TÂCHE À RÉALISER =>
Reprenez, s'il vous plaît, le passage sur les récifs coralliens d'Outre-mer et poursuivez-le après sa dernière phrase.

PASSAGE FOURNI =>
-.-.-

Aux Antilles, 60% des récifs coralliens vont mal, 33% ont vu leur situation se dégrader en cinq ans, comme sur le plus long terme. À l’inverse, les territoires du Pacifique – bien moins densément peuplés – présentent de meilleurs résultats : en 2020, 70% des récifs inventoriés sont “en bon état” dit l’étude. Sur le long terme, les récifs sont même globalement stables et montrent une bonne résilience.

Quelles sont les menaces?

Partout en Outre-mer, les récifs coralliens, mangroves et herbiers sont soumis à des épisodes climatiques violents d’un côté – tels que les ouragans ou des fortes houles, et au changement climatique de l’autre avec les conséquences qu’on lui connait : hausse de la température des océans, montée du niveau de la mer…
Les différences notables entre les territoires sont les pressions liées aux activités humaines. Les territoires ultramarins où les densités de population sont les plus importantes sont aussi ceux qui connaissent une agriculture, une pêche ou encore un tourisme plus intenses, ainsi qu’un aménagement côtier et un transport maritime plus effrénés.

-.-.-

INFORMATIONS FOURNIES =>
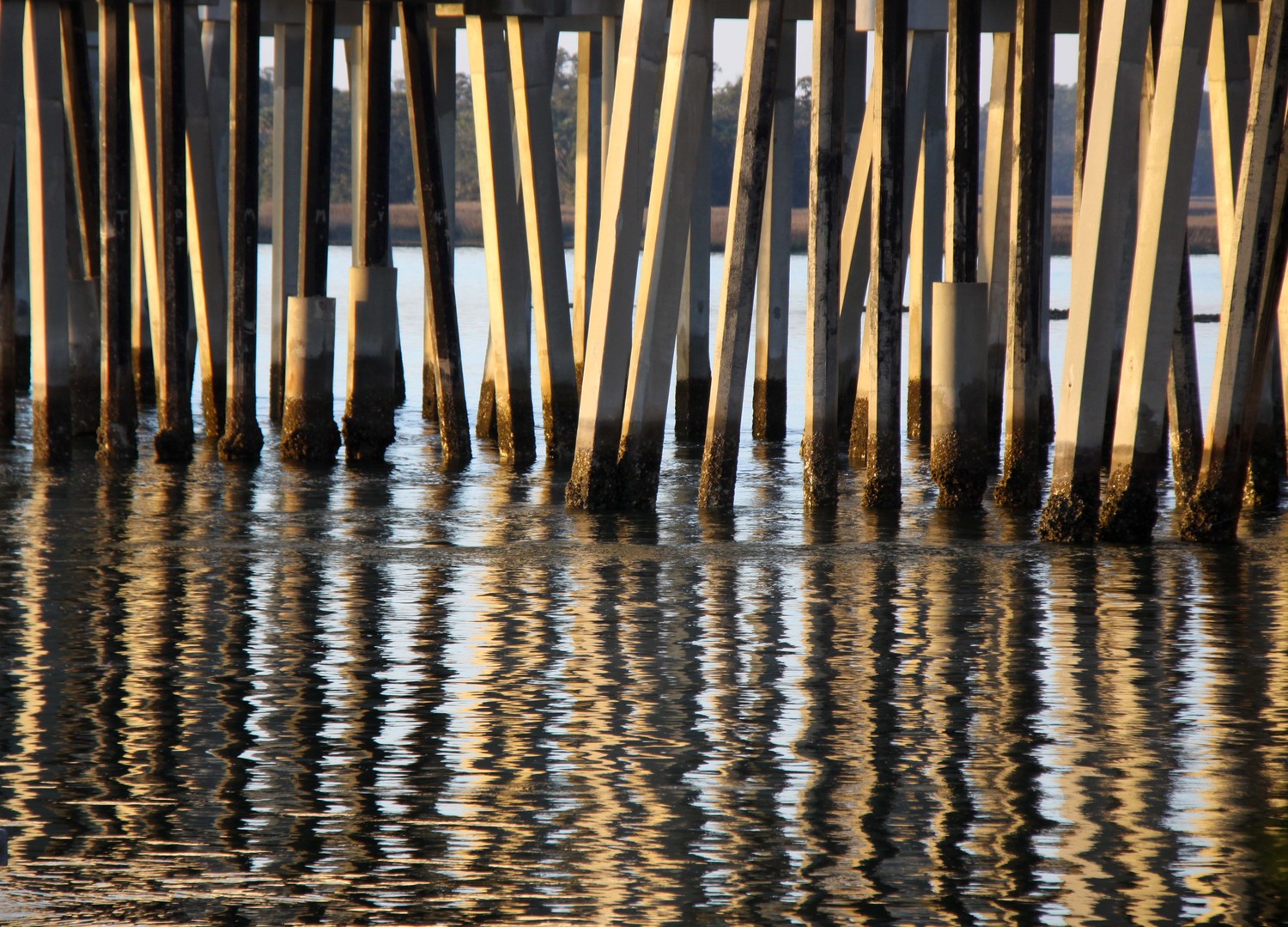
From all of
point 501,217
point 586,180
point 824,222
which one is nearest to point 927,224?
point 501,217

-.-.-

RÉSULTAT PRODUIT =>
Le Pacifique, où les populations sont moindres, connait aussi, toutefois, quelques difficultés avec, par exemple, les conséquences de l’extraction minière en Nouvelle- Calédonie ou encore l’introduction de mangroves en Polynésie qui s’avère parfois invasive. Clipperton, comme les Îles Éparses dans l’océan Indien, zones qui ne sont soumises quasiment exclusivement qu’à des pressions naturelles, ont des récifs coralliens “en très bon état”.

Pourquoi c’est inquiétant?
Les récifs coralliens sont utiles aux populations qui habitent les Outre-mer dans plusieurs domaines. D’abord, ils jouent un rôle dans la protection des côtes en absorbant une grande partie de l’énergie des vagues, ce qui a pour effet de réduire les dommages sur les aménagements littoraux lors des évènements météorologiques extrêmes, tel que les cyclones ou les fortes houles. Ensuite, les récifs coralliens sont primordiaux dans la sécurité alimentaire, l’une des grandes causes du quinquennat d’Emmanuel Macron. Or, ils regorgent d’espèces et la pêche fait vivre les populations.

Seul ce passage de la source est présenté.